La direction en chef de l’expédition avait été confiée au capitaine de vaisseau Wullerstorf Urtair, marin érudit et habile. C’est lui qui a présidé aux études et aux recherches de la commission scientifique, de même qu’aux divers travaux astronomiques, météorologiques, magnétiques et géodésiques, exécutés par les officiers de marine. La frégate était commandée par le capitaine baron de Pock, qui avait sous ses ordres un état-major d’une trentaine d’officiers, y compris trois médecins et un aumônier. L’équipage comptait 310 hommes. Au nombre des membres de la commission se trouvaient un géologue, deux zoologistes, un botaniste, un collectionneur de botanique, un ethnographe, un économiste et un dessinateur.

La relation officielle du voyage de la Navara ne doit être publiée qu’au printemps prochain : mais nous pouvons, dès aujourd’hui, indiquer son itinéraire, et donner une idée générale de ses travaux en faisant quelques emprunts aux publications périodiques allemandes et à la correspondance d’officiers ou de savants attachés à l’expédition, notamment aux, lettres du docteur Scherzer, naturaliste, chargé des études ethnographiques.

D’après un rapport particulier adressé par M. Scherzer à la Société de géographie de Paris, l’expédition entière a duré deux ans trois mois et vingt-huit jours. De ce temps, deux cent quatre-vingt-dix-huit jours ont été employés en relâches et en explorations à terre ; et cinq cent cinquante et un jours sous voiles. La frégate a mouillé dans vingt-cinq ports différents, et a parcouru dans son voyage de circumnavigation 51 686 milles marins, ou 95 722 kilomètres[1].

Les premières relâches de la Navara, à Rio-Janeiro et ensuite au cap de Bonne-Espérance, ne nous apprenant aucun détail bien nouveau, nous passons immédiatement à l’arrivée de la frégate a l’île Saint-Paul, dans la mer des Indes.

SAINT-PAUL.

Il nous tardait d’aborder enfin à un endroit dont l’exploration nous fit quelque honneur près de Petermann[2] et de l’Institut géographique de Gotha[3]. — Ce ne fut donc pas sans émotion qu’après vingt-quatre jours d’une pénible navigation, employés (du 26 octobre au 19 novembre) à traverser 2770 milles marins, nous vîmes se dégager, du milieu des vapeurs lointaines, les deux îles volcaniques de Saint-Paul et d’Amsterdam qu’Alexandre de Humboldt nous avait recommandé de visiter, et qui devaient être le théâtre de nos premiers exploits[4].

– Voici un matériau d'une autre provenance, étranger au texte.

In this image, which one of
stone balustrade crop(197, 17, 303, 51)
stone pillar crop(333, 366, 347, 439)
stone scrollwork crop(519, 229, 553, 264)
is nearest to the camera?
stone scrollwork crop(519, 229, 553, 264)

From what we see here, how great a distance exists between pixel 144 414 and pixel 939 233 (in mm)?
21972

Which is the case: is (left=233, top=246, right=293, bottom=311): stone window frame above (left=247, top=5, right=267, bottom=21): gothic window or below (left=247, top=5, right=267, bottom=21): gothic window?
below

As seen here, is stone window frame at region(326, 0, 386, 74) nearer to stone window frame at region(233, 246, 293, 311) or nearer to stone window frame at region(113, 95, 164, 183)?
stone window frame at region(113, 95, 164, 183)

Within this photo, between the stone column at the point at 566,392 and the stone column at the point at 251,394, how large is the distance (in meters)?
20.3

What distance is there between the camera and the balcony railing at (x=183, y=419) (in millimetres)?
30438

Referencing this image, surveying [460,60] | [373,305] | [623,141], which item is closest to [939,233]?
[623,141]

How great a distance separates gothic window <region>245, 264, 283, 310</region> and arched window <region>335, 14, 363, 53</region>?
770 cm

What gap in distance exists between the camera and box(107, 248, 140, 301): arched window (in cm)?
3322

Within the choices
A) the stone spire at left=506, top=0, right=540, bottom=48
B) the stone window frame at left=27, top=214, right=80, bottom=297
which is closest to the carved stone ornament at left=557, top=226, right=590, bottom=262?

Nous avions à peine jeté l’ancre à 1 mille et demi du bord, que la population tout entière de l’île, composée de deux mulâtres et d’un vieux Français à longue barbe grise, vint à notre rencontre. Le Français, M. Viot, nous offrit ses services avec une politesse exquise, et mit tout le pays a notre disposition. Il nous raconta qu’en vertu du droit de premier occupant, l’île était d’abord devenue la propriété d’un négociant français de l’île Bourbon ou de la Réunion, M. Camin, qui en avait cédé l’exploitation à un certain Polonais, M. Adam, son associé. Celui-ci avait acheté de malheureux nègres de Mozambique, et les avait forcés à lui construire quelques habitations, à faire sauter des quartiers de roche pour améliorer l'abordage, et à cultiver quelques carrés de choux et de pommes de terre. Depuis une dizaine d’années, la possession de l’île a été transférée a un M. Otovan, fournisseur des navires à Saint-Denis (île de la Réunion). Deux fois par an, ce nouveau souverain de l’île expédie une goëlette d’une quarantaine de tonnes pour pêcher dans

  1. Rappelons que le mille commun marin est de 60 au degré, soit 1852 mètres, et le mille allemand de 15 au degré ou de 7 kilomètres 408 mètres. Le narrateur se sert ici du mille commun.
  2. Le docteur A. Petermann est le directeur d’un recueil géographique très-estimé publié à Gotha par M. Jules Perthes : Mittheilungen ans Justus Perthes’ Geographischer Anstalt uber wichtige neue Erforschungen auf dem Gesammtgebiete der Geographie.
  3. L’Institut géographique de Gotha est l'œuvre et la propriété du même savant éditeur M. Jules Perthes. Il a pour but spécial la publication de travaux géographiques de toute nature.
  4. Humboldt désirait sans doute faire vérifier si les îlots de Saint-Paul et d'Amsterdam sont réellement volcaniques. Il s’exprime dubitativement à ce sujet dans le Cosmos (traduction française, t. IV, p. 430 et 431.) L’îlot de Saint-Paul est situé par 38°38’.